# Doors and Hangtags, Slings and Arrows



## maxburton (Mar 1, 2007)

I started putting door hangers out today. I'd appreciate hearing from all y'all about your experiences with them. How well do they work? How long does it take to put them out? Do people chase you off their property with firearms? How do you pick which streets to canvass, and which to skip?

So far, I've only actually run into a couple people. One wanted a hangtag, one didn't. I wonder if I should actually be knocking on doors and selling, but I'm shy! What do you think?


----------



## ATH (Mar 1, 2007)

I have not done it, but talked with a friend who is very good with marketing. He suggested door hangers.

I think just haning and leaving is better for 2 reasons:
*Most people will feel bothered if you knock on the door. They can easily look at the door hanger. You might get a sale from the folks you don't annoy, but the rest will always remember you as the annoying guy. If they save the door hanger, they will have your name w/o negative conatation
*Time. You can get MANY more door hangers out in the same amount of time compared to knocking on doors. Either one is a low percentage sale. The door hangers are likely a lower percentage sale, but I would rather have 2% of 100 contacts (2 sales) than 5% of 20 contacts (1 sale)...

As an aside, I think "door to door" salesmen have a bad reputation at times.

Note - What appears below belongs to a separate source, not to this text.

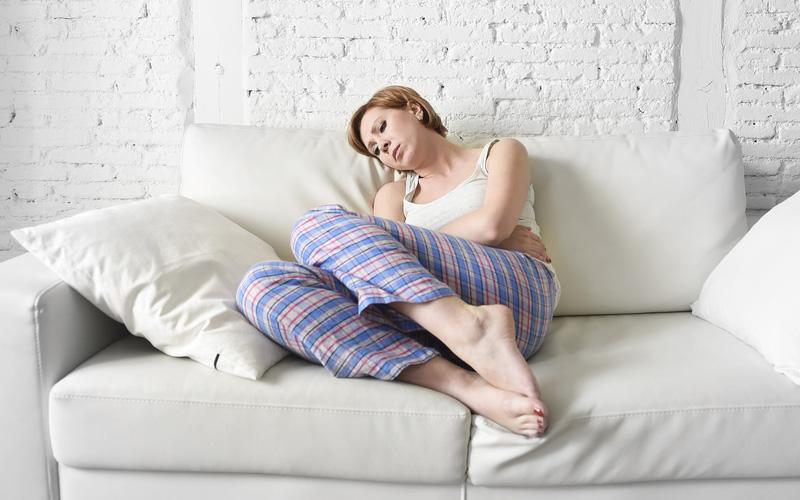 Боль внизу живота на ранних сроках беременности: когда стоит обратиться к врачу?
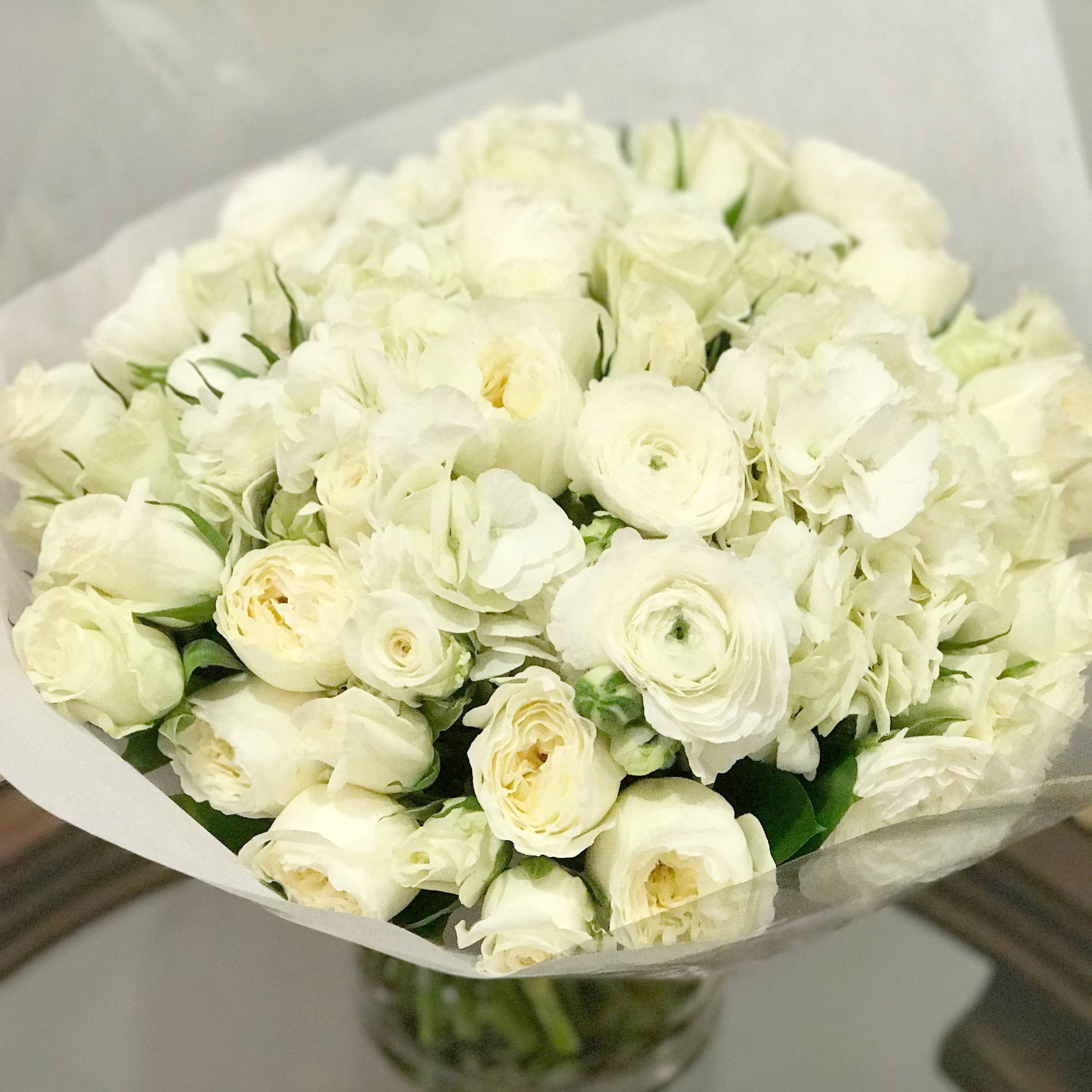 Flowers from a tummy tuck patient, 3/2017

Door hangers don't leave that flavor.


----------



## M.D. Vaden (Mar 2, 2007)

It will work.

And put them on doors where "no soliciting" signs are anyhow - just don't knock.

I get a lot of work from flyers, and notice that those included homes with the signs by the door.

Put it at every house you can.

IMPORTANT - learn fast how to recognize rental neighborhoods, from those with a lot of owners living in the homes.

There are clues, like number and cost of cars, how the yards are cared for, etc..


----------



## Sunrise Guy (Mar 2, 2007)

Yep! Put 'em out. I get a good deal of business from them. I don't leave them at "No Soliciting" homes only because I once got a call from one that was kind of intense. Your hit rate will be around 2-3% if the areas you go to are like ones I've done. On days that are slow, one of the fellows I work with and I try to put out one hundred on a given street. We usually get 2-3 calls and book most of 'em. Good luck!


----------



## rfwoodvt (Mar 4, 2007)

Definitely worth the effort.

We lined up a whole bunch of work that way one winter.

For us the formula was simple. Find a neighborhood with lots of trees (not always easy in former farm land) then walk the streets and go to a door that had obvious tree work needs.

We'd knock and if someone answered we gave them an introduction hanger. And basically said we'll be doing work in the surrounding neighborhood over the next few weeks and wanted to let them know who we were and to please call us if they would like someone to check out their XXXXXXX (or whatever it was that made us stop)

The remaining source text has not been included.